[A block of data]
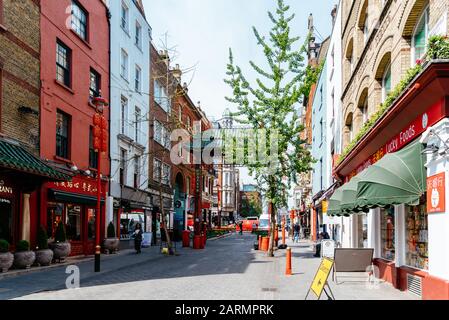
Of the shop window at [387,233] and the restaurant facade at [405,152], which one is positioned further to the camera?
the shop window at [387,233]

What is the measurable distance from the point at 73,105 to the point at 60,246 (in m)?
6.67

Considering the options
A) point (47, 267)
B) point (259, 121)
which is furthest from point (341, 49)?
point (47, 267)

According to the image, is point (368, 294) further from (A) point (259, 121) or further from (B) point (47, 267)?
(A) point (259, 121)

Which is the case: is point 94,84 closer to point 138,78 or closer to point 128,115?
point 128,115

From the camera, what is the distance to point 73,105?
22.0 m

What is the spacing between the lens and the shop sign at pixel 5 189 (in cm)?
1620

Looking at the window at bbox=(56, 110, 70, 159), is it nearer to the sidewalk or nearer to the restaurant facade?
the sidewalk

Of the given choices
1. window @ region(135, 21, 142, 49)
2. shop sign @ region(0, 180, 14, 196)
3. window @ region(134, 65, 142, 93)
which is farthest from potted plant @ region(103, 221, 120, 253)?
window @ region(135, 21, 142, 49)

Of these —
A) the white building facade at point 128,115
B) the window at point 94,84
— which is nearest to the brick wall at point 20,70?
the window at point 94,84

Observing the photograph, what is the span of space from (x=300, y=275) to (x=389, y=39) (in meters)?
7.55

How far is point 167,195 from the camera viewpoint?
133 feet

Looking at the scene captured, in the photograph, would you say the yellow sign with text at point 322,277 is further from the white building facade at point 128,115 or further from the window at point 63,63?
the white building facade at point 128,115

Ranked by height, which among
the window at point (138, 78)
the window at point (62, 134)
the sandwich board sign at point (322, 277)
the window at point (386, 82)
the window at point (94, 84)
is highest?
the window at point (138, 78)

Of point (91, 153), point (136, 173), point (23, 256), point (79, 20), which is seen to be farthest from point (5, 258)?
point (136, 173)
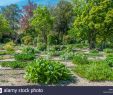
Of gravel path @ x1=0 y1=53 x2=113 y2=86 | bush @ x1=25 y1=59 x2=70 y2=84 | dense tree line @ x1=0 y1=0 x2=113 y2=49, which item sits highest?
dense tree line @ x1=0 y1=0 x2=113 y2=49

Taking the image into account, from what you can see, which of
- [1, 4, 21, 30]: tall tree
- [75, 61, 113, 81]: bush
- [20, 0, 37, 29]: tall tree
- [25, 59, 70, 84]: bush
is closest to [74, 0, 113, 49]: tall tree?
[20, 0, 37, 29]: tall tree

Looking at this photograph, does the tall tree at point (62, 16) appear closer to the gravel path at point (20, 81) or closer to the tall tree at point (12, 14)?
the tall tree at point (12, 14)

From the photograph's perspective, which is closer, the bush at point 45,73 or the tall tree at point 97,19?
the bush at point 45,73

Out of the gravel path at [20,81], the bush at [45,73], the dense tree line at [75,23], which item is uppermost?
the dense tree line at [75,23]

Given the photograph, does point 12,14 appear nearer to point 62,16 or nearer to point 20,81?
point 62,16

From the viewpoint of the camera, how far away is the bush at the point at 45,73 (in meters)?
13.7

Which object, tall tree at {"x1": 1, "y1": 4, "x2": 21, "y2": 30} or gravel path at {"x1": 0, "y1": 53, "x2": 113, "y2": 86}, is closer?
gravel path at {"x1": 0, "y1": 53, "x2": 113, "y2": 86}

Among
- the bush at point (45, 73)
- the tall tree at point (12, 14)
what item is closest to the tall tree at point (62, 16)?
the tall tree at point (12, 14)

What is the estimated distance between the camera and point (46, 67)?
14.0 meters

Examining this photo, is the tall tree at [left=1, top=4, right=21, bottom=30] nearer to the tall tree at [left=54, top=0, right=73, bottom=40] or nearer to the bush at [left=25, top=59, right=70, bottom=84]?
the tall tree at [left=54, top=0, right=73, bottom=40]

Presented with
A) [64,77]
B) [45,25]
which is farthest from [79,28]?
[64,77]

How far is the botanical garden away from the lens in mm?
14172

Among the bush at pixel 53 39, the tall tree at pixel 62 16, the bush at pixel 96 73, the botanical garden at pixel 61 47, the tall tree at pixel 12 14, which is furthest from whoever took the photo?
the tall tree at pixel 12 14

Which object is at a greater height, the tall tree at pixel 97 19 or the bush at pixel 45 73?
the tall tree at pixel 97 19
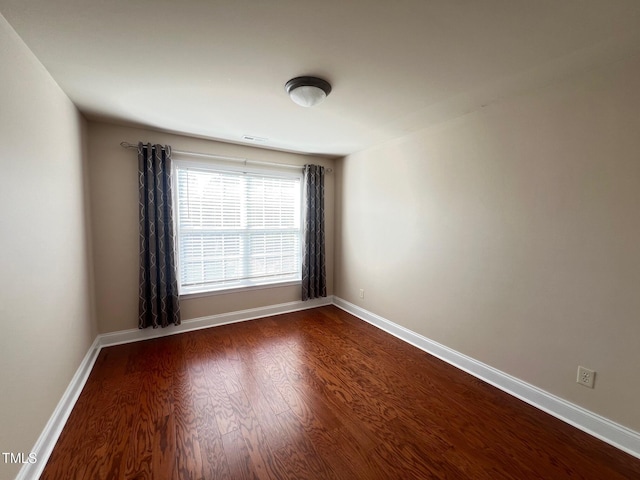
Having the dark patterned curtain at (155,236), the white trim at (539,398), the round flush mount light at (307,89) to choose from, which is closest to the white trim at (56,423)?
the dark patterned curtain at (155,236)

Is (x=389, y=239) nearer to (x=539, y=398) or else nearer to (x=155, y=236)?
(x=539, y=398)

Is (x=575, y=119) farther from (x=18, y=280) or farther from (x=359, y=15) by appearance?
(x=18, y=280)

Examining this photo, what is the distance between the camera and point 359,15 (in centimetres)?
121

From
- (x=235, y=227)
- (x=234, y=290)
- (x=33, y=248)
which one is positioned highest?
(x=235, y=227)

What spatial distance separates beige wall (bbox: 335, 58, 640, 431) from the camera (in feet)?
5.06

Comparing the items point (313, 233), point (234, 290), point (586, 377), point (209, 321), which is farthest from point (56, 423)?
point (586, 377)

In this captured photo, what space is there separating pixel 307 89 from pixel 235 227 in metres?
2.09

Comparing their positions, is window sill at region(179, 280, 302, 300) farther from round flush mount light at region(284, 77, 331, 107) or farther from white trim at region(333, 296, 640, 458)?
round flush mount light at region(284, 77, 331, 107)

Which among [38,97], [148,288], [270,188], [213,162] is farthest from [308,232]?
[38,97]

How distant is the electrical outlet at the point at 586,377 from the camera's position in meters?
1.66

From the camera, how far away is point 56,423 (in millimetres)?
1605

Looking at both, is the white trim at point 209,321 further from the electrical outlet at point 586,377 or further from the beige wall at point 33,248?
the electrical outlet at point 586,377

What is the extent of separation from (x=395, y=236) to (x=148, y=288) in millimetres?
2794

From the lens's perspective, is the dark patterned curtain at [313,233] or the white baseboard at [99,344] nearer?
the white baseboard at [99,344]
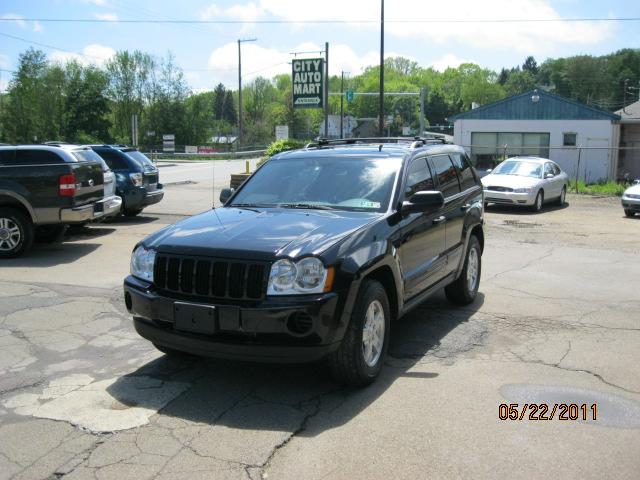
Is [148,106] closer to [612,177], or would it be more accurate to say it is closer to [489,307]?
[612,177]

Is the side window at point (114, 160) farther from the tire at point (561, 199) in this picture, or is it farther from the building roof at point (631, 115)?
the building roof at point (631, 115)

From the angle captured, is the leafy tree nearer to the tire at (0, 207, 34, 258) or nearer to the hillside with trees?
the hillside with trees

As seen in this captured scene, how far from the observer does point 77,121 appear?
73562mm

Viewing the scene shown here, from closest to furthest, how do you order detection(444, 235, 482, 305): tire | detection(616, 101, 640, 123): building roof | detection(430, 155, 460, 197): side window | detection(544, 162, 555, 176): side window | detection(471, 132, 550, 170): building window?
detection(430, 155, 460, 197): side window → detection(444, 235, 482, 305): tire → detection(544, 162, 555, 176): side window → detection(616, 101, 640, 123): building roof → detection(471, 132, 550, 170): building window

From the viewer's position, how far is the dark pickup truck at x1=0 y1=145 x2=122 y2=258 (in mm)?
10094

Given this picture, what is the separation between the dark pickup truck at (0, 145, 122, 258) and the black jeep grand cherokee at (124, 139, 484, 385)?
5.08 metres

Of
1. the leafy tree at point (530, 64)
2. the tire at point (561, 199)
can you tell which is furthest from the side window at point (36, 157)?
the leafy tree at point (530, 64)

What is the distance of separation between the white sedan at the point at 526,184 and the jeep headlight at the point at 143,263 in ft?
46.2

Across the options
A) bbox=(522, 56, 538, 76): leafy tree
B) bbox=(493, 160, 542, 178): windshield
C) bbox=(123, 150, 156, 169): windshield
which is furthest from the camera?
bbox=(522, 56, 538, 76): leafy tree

▸ WHAT YOU WILL DO: Return each line of the rows above that contains the string "shop".

▸ SOLUTION BELOW:
Of the shop window at [387,233] and the restaurant facade at [405,152], which one is positioned further to the camera?
the shop window at [387,233]
What is the spacing between the lens and the shop sign at pixel 5 189 (in cm)?
2. shop sign @ region(0, 180, 14, 196)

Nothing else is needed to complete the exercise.